Would you please restate the data exactly as it stands, apart from the pictures?

Data records Start Marker

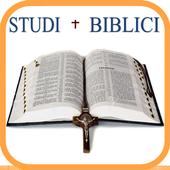 Studi Biblici La Parola icon
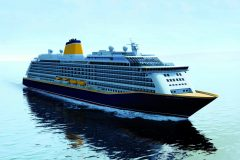 Saga Cruises expands fleet with second new build ship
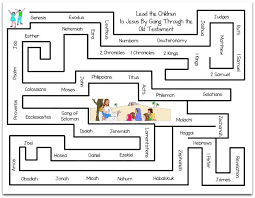 printable old testament books of the bible maze also ot coloring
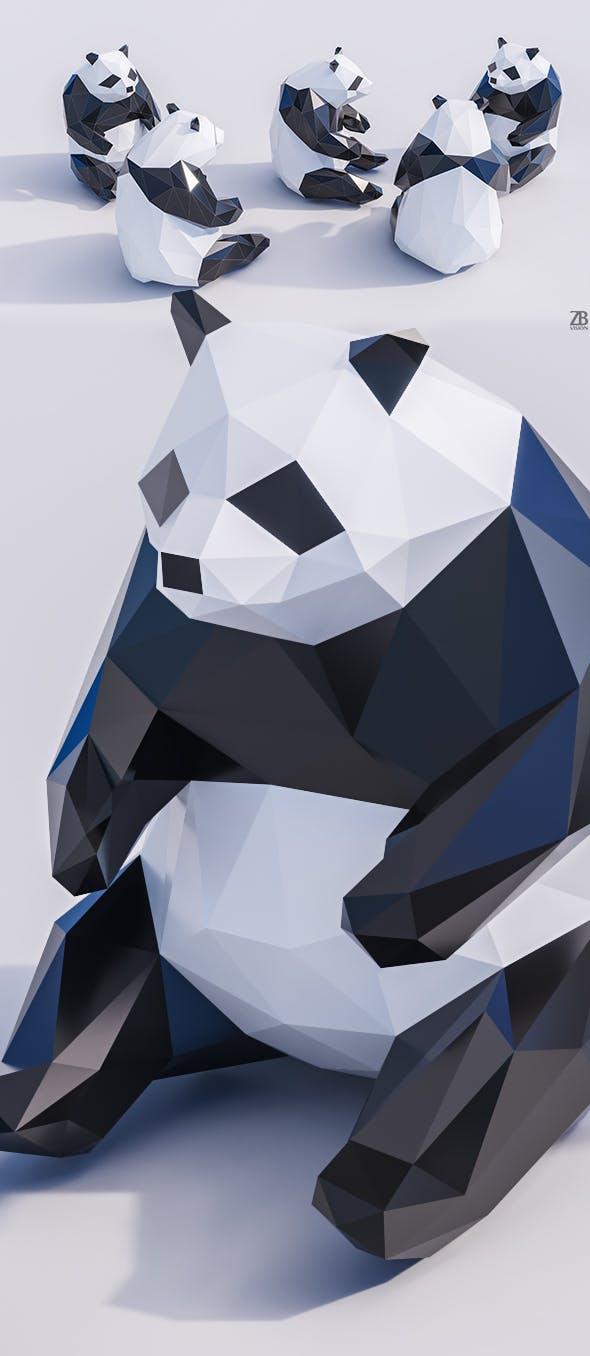 Lowpoly Panda - 3DOcean Item for Sale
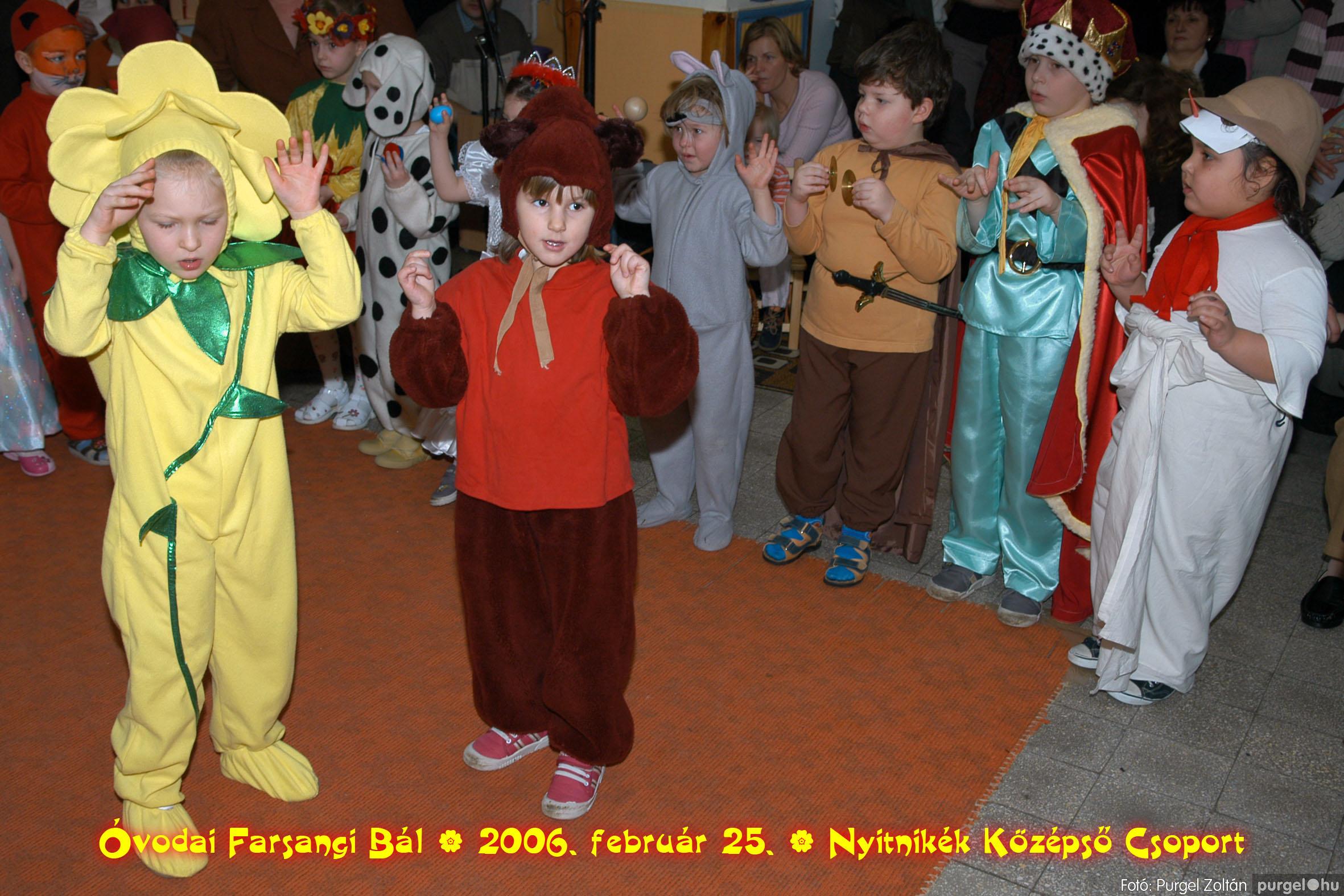 2006.02.25. 182 Kurca-parti Óvoda farsang 2006. - Nyitnikék csoport - Fotó:PURGEL ZOLTÁN©.jpg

Data records End Marker

-- Response to this task --
 Studi Biblici La Parola icon
 Saga Cruises expands fleet with second new build ship
 printable old testament books of the bible maze also ot coloring
 Lowpoly Panda - 3DOcean Item for Sale
 2006.02.25. 182 Kurca-parti Óvoda farsang 2006. - Nyitnikék csoport - Fotó:PURGEL ZOLTÁN©.jpg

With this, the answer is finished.